:: EXTRACT PROVIDED

These previously unrecorded and unpublished melodies by Harry Warren are being released. They have the quality of Golden Age classics with their beautiful melodies and distinctive hooks. Each sounds like a standard we should already know and love.

15 MP3 Songs in this album (56:56) !
Related styles: Jazz: Swing/Big Band, Jazz: Big Band, Type: Vocal

People who are interested in Duke Ellington Harry Warren Nat King Cole should consider this download.


Details:
Harry Warren’s melodies are vital to the soundtrack of twentieth century America. In 2008 my Executive Producer Bob Schwartz and I decided to devote an entire album to some of Harry’s hits; I Had The Craziest Dream: The Music of Harry Warren (SST 2206). While researching the album, Michael Feinstein introduced us to Harry’s family, which controls his archives and publishing company, Four Jays. From his granddaughter Julia Riva, and Robert Walls of Four Jays, we learned that there was more – lots more – where this music came from. They invited us out to LA where I spent most of a week combing through Harry’s trunk.

Harry spent his life writing songs for the movies. Hundreds appeared in over four decades of film and TV, three won Oscars, and 42 reached the Hit Parade''s Tope Ten. No other songwriter comes close to these numbers. But what about all those songs that didn’t make it into the movies—when Judy Garland wasn''t available, or scenes got cut, or a studio boss had a different notion? And what about those tunes with the misfortune of having been written on a day when Harry had too many good ideas?

In the Harry Warren Archives, in a period loft in Los Angeles, I found about 40 songs that jumped out at me. They have the quality of standards from the Golden Age with their beautiful (mostly diatonic) melodies and interesting intervals, suggestive of sophisticated harmonies. Each sounds like a standard we should already know and love.

Narrowing these 40 songs down to fit on a single CD was not easy. There Is No Music was the first pick. Poignant, and lush, it could easily be Ira Gershwin’s elegy for his brother George, and Harry’s for his son, who died as a teenager. Michael Feinstein, friend and assistant to both Ira and Harry, discovered it while helping each to organize his music. None of the other songs had lyrics or titles. A few were incomplete—lacking a bridge or an ending. Harry rarely even wrote out the harmonies.

I started arranging instrumental versions of melodies that spoke to me. Titles came from a list of movies that Harry worked on, but for which he hadn’t provided the title song. Sing Me A Love Song, I’m Sorry and Double Trouble all fit the melodies in spirit and scanned lyrically. Our band began performing these, plus With Your Hand In Mine, every week at our Tuesday Night at Birdland. Both the band and audience took to them right away—a very good sign.

The next step was casting vocalists whose styles and personalities would be perfectly suited to these songs. Freda was a natural, with her outstanding careers in both pop music and jazz. We were delighted that she was interested, and she quickly agreed to do the project. My buddy Chuck Israels suggested that we listen to Denzal, an artist with a fine career in Canada, and Denzal was similarly enthusiastic about the project. Freda, influenced by Ella Fitzgerald and Dinah Washington, and Denzal, by Nat Cole, know how to treat a standard. Like us, they felt immediately comfortable with, and enthused about, these melodies.

::::

• **SET EXERCISE 1**
List the singers named in the Harry Warren album notes as influences on Freda and Denzal.
• **SET EXERCISE 2**
Update the Harry Warren album notes between "The next step" and "about, these melodies.", inclusive, by replacing "enthusiastic" with "eager".

:: SUPPLIED ENTRIES

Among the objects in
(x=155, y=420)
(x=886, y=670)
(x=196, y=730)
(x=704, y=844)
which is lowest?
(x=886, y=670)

::::
:: SUPPLIED ENTRIES

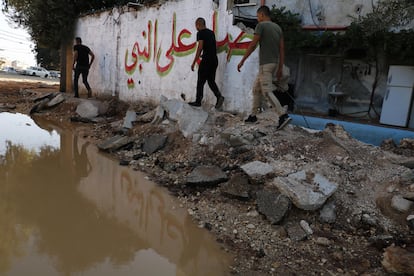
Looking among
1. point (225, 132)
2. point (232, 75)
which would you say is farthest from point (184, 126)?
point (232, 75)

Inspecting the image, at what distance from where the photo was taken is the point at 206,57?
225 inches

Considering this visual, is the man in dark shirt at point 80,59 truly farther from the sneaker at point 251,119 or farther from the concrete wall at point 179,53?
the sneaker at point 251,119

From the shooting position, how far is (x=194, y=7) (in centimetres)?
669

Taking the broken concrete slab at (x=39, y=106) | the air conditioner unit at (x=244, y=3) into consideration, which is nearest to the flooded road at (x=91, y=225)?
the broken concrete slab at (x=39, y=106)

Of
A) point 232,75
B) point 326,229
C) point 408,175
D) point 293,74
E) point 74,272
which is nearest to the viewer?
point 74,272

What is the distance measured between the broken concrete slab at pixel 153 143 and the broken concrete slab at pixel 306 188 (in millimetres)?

::::

• **EXPECTED ANSWER 1**
Ella Fitzgerald, Dinah Washington, Nat Cole

• **EXPECTED ANSWER 2**
The next step was casting vocalists whose styles and personalities would be perfectly suited to these songs. Freda was a natural, with her outstanding careers in both pop music and jazz. We were delighted that she was interested, and she quickly agreed to do the project. My buddy Chuck Israels suggested that we listen to Denzal, an artist with a fine career in Canada, and Denzal was similarly eager about the project. Freda, influenced by Ella Fitzgerald and Dinah Washington, and Denzal, by Nat Cole, know how to treat a standard. Like us, they felt immediately comfortable with, and enthused about, these melodies.